- **TEXTAUSZUG**
● ● ● ● ● ● ●
Michaela Urabl (li.) und Heidi Fuchs, beide von "Liebenslust", einem Zentrum für sexuelle Bildung, Kommunikations- und Gesundheitsförderung, flankierten Volksanwalt Günther Kräuter bei der Pressekonferenz.

Foto: Holzmann/Volksanwaltschaft

Wien – Menschen, die in Alten- und Pflegeheimen oder Betreuungseinrichtungen für Jugendliche mit und ohne Behinderung leben, "geben ihre Sexualität nicht an der Eingangstüre ab", sagt Michaela Urabl vom Zentrum für sexuelle Bildung, Kommunikations- und Gesundheitsförderung namens Liebenslust.

Urabl und die Liebenslust-Geschäftsführerin Heidi Fuchs unterstützten am Mittwoch Volksanwalt Günther Kräuter bei einer Pressekonferenz und seiner Forderung nach einem bundesweit einheitlichen sexualpädagogischen Konzept als Voraussetzung für die Anerkennung einer Einrichtung. Bisher ist ein solches nur in Niederösterreich, Tirol und Wien verpflichtend.

Unangekündigte Besuche

Bei unangekündigten Besuchen der Kommissionen der Volksanwaltschaft stoßen diese sehr oft auf den Umstand, dass ein Konzept – als Leitlinie für die Betreuer – entweder völlig fehle oder nur in einer Schublade liege. Es brauche noch sehr viel Bewusstseinsarbeit der Mitarbeiter, so Kräuter. Auch fehlende bauliche Maßnahmen und Personalmangel seien ein Problem, etwa wenn es darum geht, übergriffige Jugendliche von anderen zu trennen.
● ● ● ● ● ● ●
- **AUSGANGSDATEN**
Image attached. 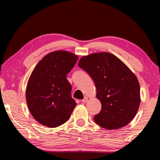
● ● ● ● ● ● ●
Schreibe den Textauszug über die Forderung der Volksanwaltschaft nach einem einheitlichen sexualpädagogischen Konzept für Betreuungseinrichtungen im Anschluss an seinen letzten Satz weiter.

Ein Hauptproblem ist für Urabl, "dass es keinen gesellschaftlichen Rahmen dafür gibt, über Sexualität zu sprechen". Die Menschen könnten sich unter dem Thema Sexualität in Betreuungseinrichtungen nichts vorstellen, "nur wenn es zu gewaltsamen Handlungsmustern kommt". Dass es aber gar nicht erst so weit kommt, sei das Ziel einer sexualpädagogischen Schulung. Dabei soll auch für das Erkennen von Missbrauch sensibilisiert werden. Es gebe Indikatoren, wie "ein unangenehmes Gefühl, ein Machtgefälle" und die Frage, wie freiwillig etwas sei oder ob man "die Möglichkeit hat, sich einer Situation zu entziehen", so Urabl.

Kribbeln und weiche Knie

Man habe hier die "große Chance, Kindern und Jugendlichen, die schon früh Gewalt und Missbrauch erlebt haben, ein anderes, positives Bild von Sexualität zu vermitteln, eines, das nicht grenzüberschreitend ist", erklärt Urabl.

In der Prävention, die Teil jedes sexualpädagogischen Konzepts sein muss, soll daher das Selbstwertgefühl von Kindern und ihre Fähigkeit gestärkt werden, über ihre Gefühle und Körperempfindungen bei Verliebtheit zu sprechen: vom Kribbeln im Bauch bis zu den weichen Knien. Das erkennen und benennen zu können kann auch helfen, Nein zu sagen und die eigenen Grenzen aufzuzeigen und zu ziehen. (Colette M. Schmidt, 29.8.2018)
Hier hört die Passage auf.